Coloured X-ray showing inflamed brain

Gut Molecules Control Brain Inflammation

Unexpected to most immunologists, the central nervous system (CNS) seems to have a vigorous immune system, and one controlled remotely by gut microbes. According to an article by Wekerle, referencing Rothhammer V, et al.[1] “the vigorous immune potential” of the central nervous system (CNS) typically remains dormant, but becomes active post-injury. Two types of glial cells, the microglia and astrocytes, communicate on a molecular level to influence inflammation in the CNS, and are controlled by gut microbes.

It has been suggested (but unconfirmed) that growth factors, “TGF-α and VEGF-β, have a role in the formation of multiple sclerosis (MS) scar tissue.” Aryl hydrocarbon receptor (AHR), a ligand-activated transcription factor, may have an immunoregulatory role, and has been shown to “modulate the progression of experimental autoimmune encephalomyelitis (EAE) — [resulting] in an autoimmune disease in mice in which the immune system becomes overactive and [in turn] attacks the CNS.”

Food plants, including broccoli and members of the cabbage family, contain components that bind AHR either directly or indirectly following processing.  “AHR is strongly expressed in the CNS, particularly in microglia and astrocytes,[2] raising the question of whether AHR in the CNS has a role in autoimmune diseases.” 

To study this theory, “Rothhammer V. et al. induced EAE in mice so that AHR could be deleted in microglia (but not in other brain cells or immune cells) [via] drug treatment. Elimination of microglial AHR substantially exacerbated EAE in the mice but left immune responses outside the CNS unaltered.” 

“AHR deficient microglia activated by EAE triggered exaggerated inflammatory responses in local astrocytes.” By examining the “gene-expression pathways altered in these glia, they “suggested that unexpected proteins signal from microglia to astrocytes.”  Specifically, “TGF-α dampens astrocyte inflammatory responses to EAE, and its expression in microglia is inhibited by AHR deletion.” They also demonstrated that “AHR in microglia directly regulates the expression of genes that encode the proteins TGF-α and vascular endothelial growth factor B (VEGF-β).”  VEGF-β in turn “enhances responses to EAE, and its expression is promoted by AHR deletion”. 

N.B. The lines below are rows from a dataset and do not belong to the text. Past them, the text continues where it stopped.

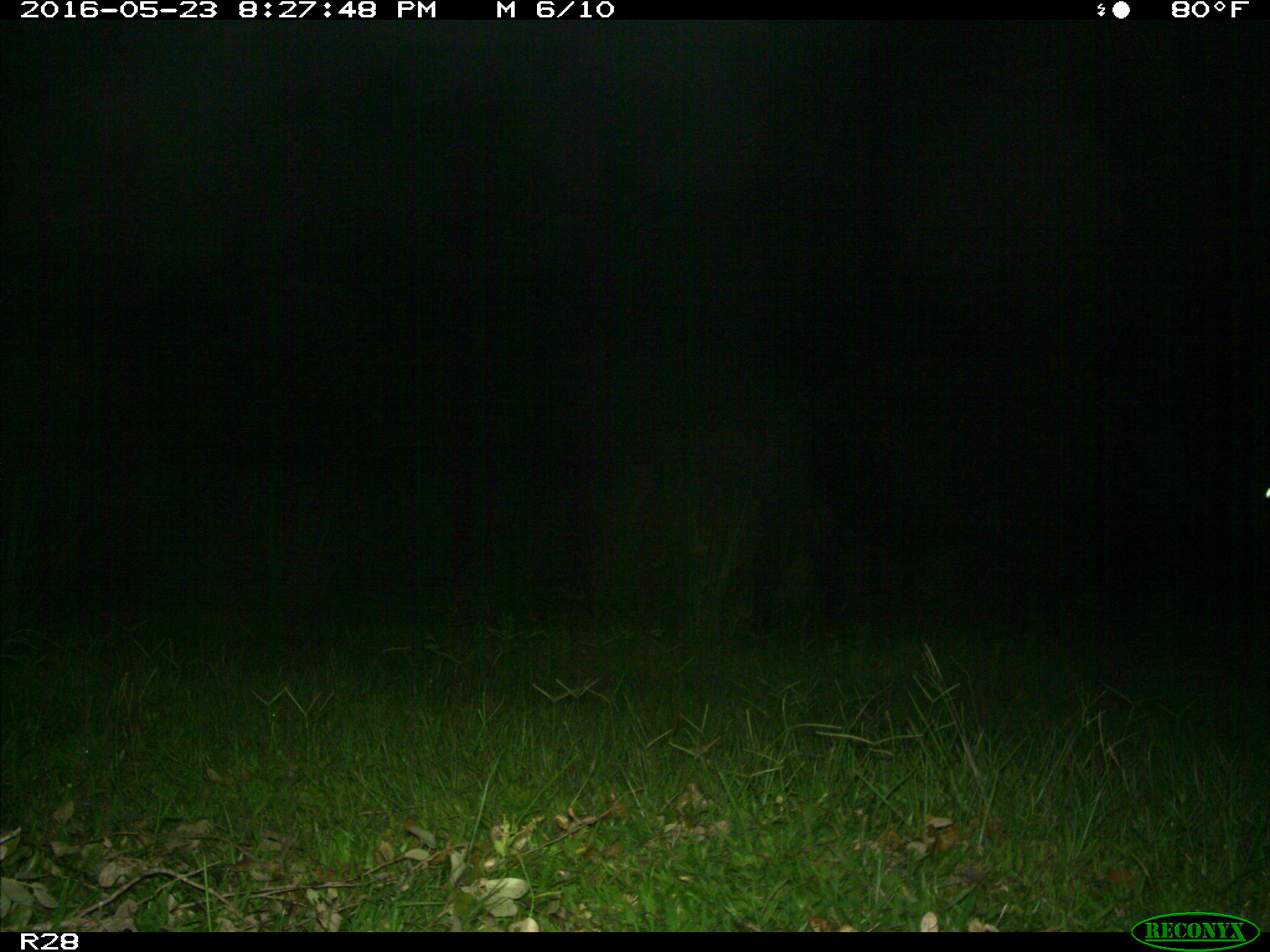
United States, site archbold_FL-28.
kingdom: Animalia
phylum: Chordata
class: Mammalia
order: Artiodactyla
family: Bovidae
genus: Bos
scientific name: Bos taurus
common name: domestic cow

It appears that a “robust regulation of inflammatory responsiveness is essential for proper CNS function, and deficient regulation, with unrestrained inflammatory episodes, leads to sickness, irreversible cell loss and scar formation.” Thus, any VEGF- β released from microglia enhances the responsiveness of astrocytes to CNS inflammation.  By contrast, TGF-α dampens astrocyte responsiveness. 

In conclusion, the author’s noted that “CNS inflammation could be dampened indirectly by means of the gut, and that dietary protocols that promote anti-inflammatory regulation could be a promising non-invasive approach to treating brain inflammation.” 

Ref.:  Wekerle H. Gut molecules control brain inflammation. Nature.

[1] Rothhammer, V. et al. Microglial control of astrocytes in response to microbial metabolites. Nature. 2018

[2]Rothhammer, V. et al. Type I interferons and microbial metabolites of tryptophan modulate astrocyte activity and CNS inflammation via the aryl hydrocarbon receptor. Nature Med. 2016 Jun; 22(6): 586–597.